3. Concluding remarks
By avoiding the melange of export banking with the domestic banking sector, some of the macrostability risks of having a large banking sector doing international business can be reduced. Fiscal resources will not be stressed and the domestic economy will not be destabilised by an export banking sector if its funding and lending is largely focused on the rest of the world.
Without such separation, extremely prudent and active management is needed to avoid trouble in systems with large banking sectors. One can even imagine devising macroprudential policies to be put in place to prevent expansion of banks’ balance sheets beyond a certain scale, putting the onus on authorities to determine what is the optimal size and structure of the country’s financial sector – not an enviable task.
If large banking systems with access to foreign finance become involved in providing credit to the local economy they have the capacity to rapidly destabilise it. Furthermore, it will be difficult or impossible for the national fiscal authorities to deal with the failure of such a bank, if it is providing systemically important payment or transactions balance services to the domestic economy.

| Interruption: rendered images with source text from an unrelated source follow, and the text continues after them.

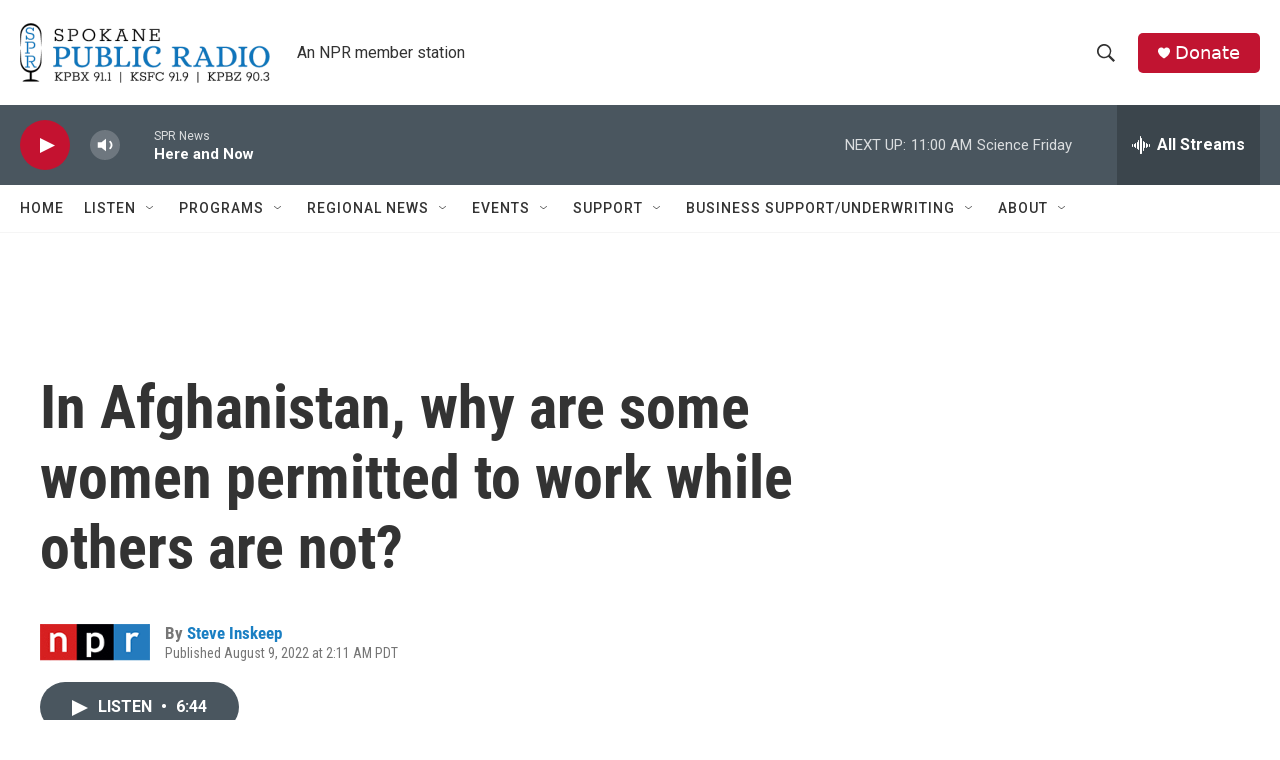

--- FILE ---
content_type: text/html; charset=utf-8
request_url: https://www.google.com/recaptcha/api2/aframe
body_size: 267
content:
<!DOCTYPE HTML><html><head><meta http-equiv="content-type" content="text/html; charset=UTF-8"></head><body><script nonce="--saGI5uV_edN5_ywNOLKg">/** Anti-fraud and anti-abuse applications only. See google.com/recaptcha */ try{var clients={'sodar':'https://pagead2.googlesyndication.com/pagead/sodar?'};window.addEventListener("message",function(a){try{if(a.source===window.parent){var b=JSON.parse(a.data);var c=clients[b['id']];if(c){var d=document.createElement('img');d.src=c+b['params']+'&rc='+(localStorage.getItem("rc::a")?sessionStorage.getItem("rc::b"):"");window.document.body.appendChild(d);sessionStorage.setItem("rc::e",parseInt(sessionStorage.getItem("rc::e")||0)+1);localStorage.setItem("rc::h",'1769187669809');}}}catch(b){}});window.parent.postMessage("_grecaptcha_ready", "*");}catch(b){}</script></body></html>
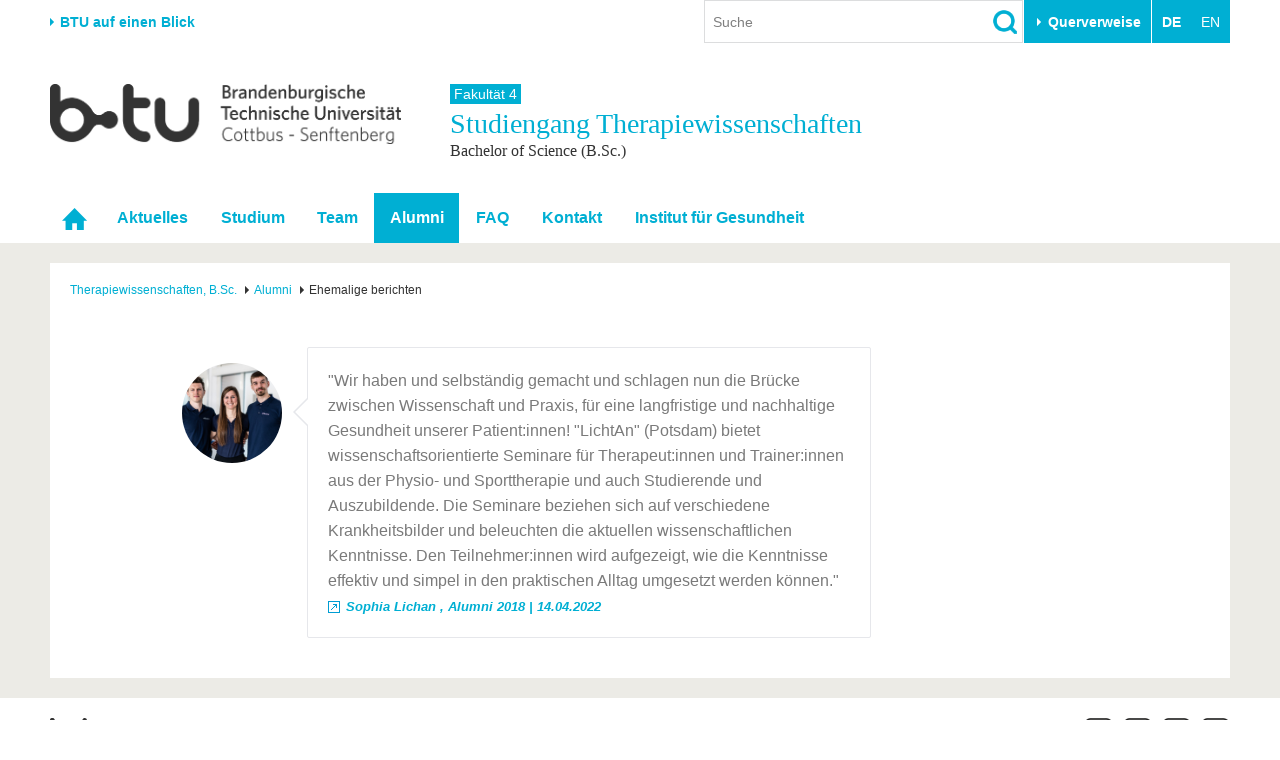

--- FILE ---
content_type: text/css; charset=utf-8
request_url: http://www.b-tu.de/typo3conf/ext/btu_testimonials/Resources/Public/Css/TimelineLayout.css?1685630900
body_size: 491
content:
.btu-testimonials-timeline-layout .testimonials {
    list-style: none;
    margin-left: 0;
    position: relative;
}

.btu-testimonials-timeline-layout .testimonials:before {
    top: 16px;
    bottom: -16px;
    position: absolute;
    content: " ";
    width: 3px;
    background-color: #eeeeee;
    left: 64px;
}

.btu-testimonials-timeline-layout .testimonials > li {
    position: relative;
    clear: both;
}

.btu-testimonials-timeline-layout .testimonial-panel {
    border: 1px solid #e6e7eb;
    border-radius: 2px;
    padding: 20px;
    margin-bottom: 20px;
    position: relative;
    width: calc(100% - 140px);
    width: -moz-calc(100% - 140px);
    width: -webkit-calc(100% - 140px);
    float: right;
}

.btu-testimonials-timeline-layout .testimonial-panel:before {
    position: absolute;
    left: -15px;
    top: 49px;
    border-top: 15px solid transparent;
    border-right: 15px solid #e6e7eb;
    border-bottom: 15px solid transparent;
    content: " ";
}

.btu-testimonials-timeline-layout .testimonial-panel:after {
    position: absolute;
    left: -13px;
    top: 50px;
    border-top: 14px solid transparent;
    border-right: 14px solid #fff;
    border-bottom: 14px solid transparent;
    content: " ";
}

.btu-testimonials-timeline-layout .testimonial-image {
    width: 100px;
    height: 100px;
    position: absolute;
    top: 16px;
    left: 15px;
    margin-left: 0;
    border-radius: 50%;
}

.btu-testimonials-timeline-layout blockquote {
    border: none;
    padding:0;
    margin:0;
}

.btu-testimonials-timeline-layout cite::before {
    content: "";
}




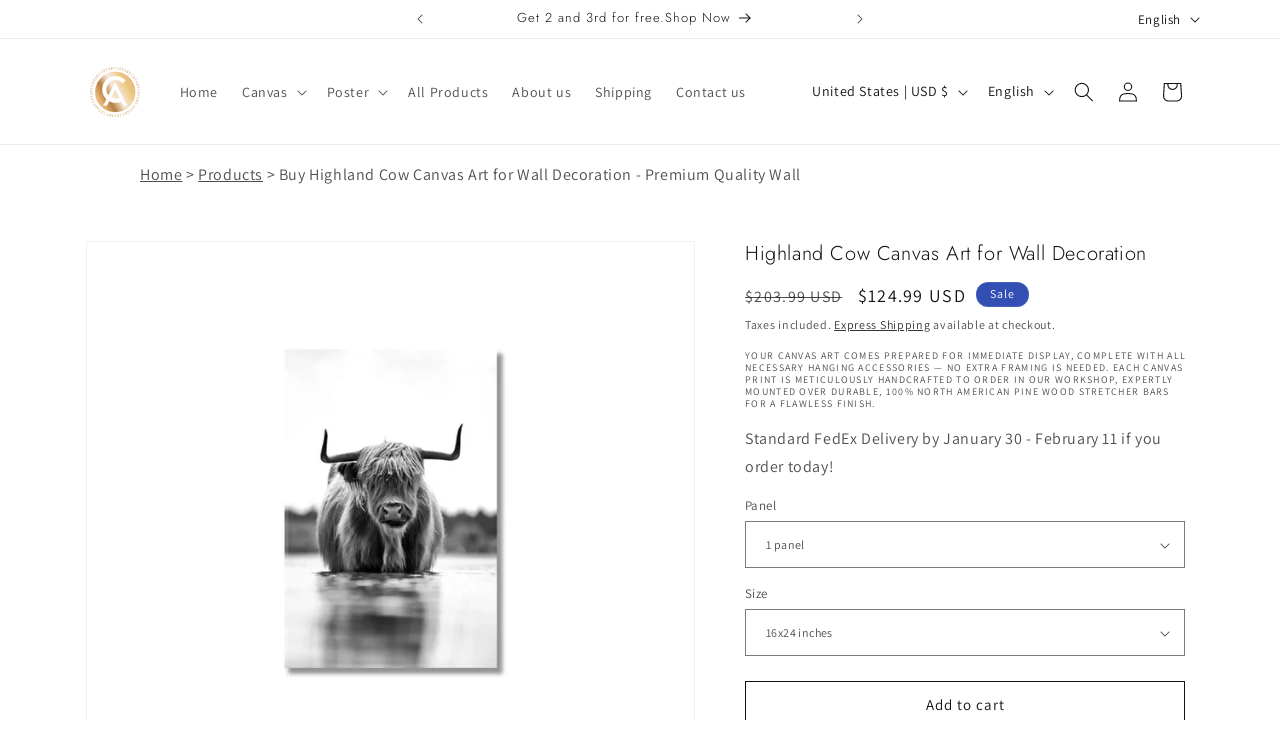

--- FILE ---
content_type: text/javascript
request_url: https://cetart.com/cdn/shop/t/30/assets/product-form.aio.min.js?v=58943869006534579661760019755
body_size: 309
content:
/*
Generated time: October 9, 2025 14:22
This file was created by the app developer. Feel free to contact the original developer with any questions. It was minified (compressed) by AVADA. AVADA do NOT own this script.
*/
customElements.get("product-form")||customElements.define("product-form",class extends HTMLElement{constructor(){super(),this.form=this.querySelector("form"),this.variantIdInput.disabled=!1,this.form.addEventListener("submit",this.onSubmitHandler.bind(this)),this.cart=document.querySelector("cart-notification")||document.querySelector("cart-drawer"),this.submitButton=this.querySelector('[type="submit"]'),this.submitButtonText=this.submitButton.querySelector("span"),document.querySelector("cart-drawer")&&this.submitButton.setAttribute("aria-haspopup","dialog"),this.hideErrors="true"===this.dataset.hideErrors}onSubmitHandler(t){if(t.preventDefault(),"true"!==this.submitButton.getAttribute("aria-disabled")){this.handleErrorMessage(),this.submitButton.setAttribute("aria-disabled",!0),this.submitButton.classList.add("loading"),this.querySelector(".loading__spinner").classList.remove("hidden");var e=fetchConfig("javascript");e.headers["X-Requested-With"]="XMLHttpRequest",delete e.headers["Content-Type"];let s=new FormData(this.form);this.cart&&(s.append("sections",this.cart.getSectionsToRender().map(t=>t.id)),s.append("sections_url",window.location.pathname),this.cart.setActiveElement(document.activeElement)),e.body=s,fetch(""+routes.cart_add_url,e).then(t=>t.json()).then(e=>{if(e.status)return publish(PUB_SUB_EVENTS.cartError,{source:"product-form",productVariantId:s.get("id"),errors:e.errors||e.description,message:e.message}),this.handleErrorMessage(e.description),(r=this.submitButton.querySelector(".sold-out-message"))?(this.submitButton.setAttribute("aria-disabled",!0),this.submitButtonText.classList.add("hidden"),r.classList.remove("hidden"),void(this.error=!0)):void 0;if(this.cart){let t=CartPerformance.createStartingMarker("add:wait-for-subscribers");this.error||publish(PUB_SUB_EVENTS.cartUpdate,{source:"product-form",productVariantId:s.get("id"),cartData:e}).then(()=>{CartPerformance.measureFromMarker("add:wait-for-subscribers",t)}),this.error=!1;var r=this.closest("quick-add-modal");r?(document.body.addEventListener("modalClosed",()=>{setTimeout(()=>{CartPerformance.measure("add:paint-updated-sections",()=>{this.cart.renderContents(e)})})},{once:!0}),r.hide(!0)):CartPerformance.measure("add:paint-updated-sections",()=>{this.cart.renderContents(e)})}else window.location=window.routes.cart_url}).catch(t=>{console.error(t)}).finally(()=>{this.submitButton.classList.remove("loading"),this.cart&&this.cart.classList.contains("is-empty")&&this.cart.classList.remove("is-empty"),this.error||this.submitButton.removeAttribute("aria-disabled"),this.querySelector(".loading__spinner").classList.add("hidden"),CartPerformance.measureFromEvent("add:user-action",t)})}}handleErrorMessage(t=!1){this.hideErrors||(this.errorMessageWrapper=this.errorMessageWrapper||this.querySelector(".product-form__error-message-wrapper"),this.errorMessageWrapper&&(this.errorMessage=this.errorMessage||this.errorMessageWrapper.querySelector(".product-form__error-message"),this.errorMessageWrapper.toggleAttribute("hidden",!t),t)&&(this.errorMessage.textContent=t))}toggleSubmitButton(t=!0,e){t?(this.submitButton.setAttribute("disabled","disabled"),e&&(this.submitButtonText.textContent=e)):(this.submitButton.removeAttribute("disabled"),this.submitButtonText.textContent=window.variantStrings.addToCart)}get variantIdInput(){return this.form.querySelector("[name=id]")}});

Of course, these considerations are directed to the situation of a small country with a large banking system. More generally, the interpenetration of banking systems has been seen as an important contributor to limiting uncompetitive practices in terms of price and improving provision of services. The degree of segmentation of international finance along national borders that has been seen in the course of this crisis is surely an over-reaction which should, and will in time, be reversed.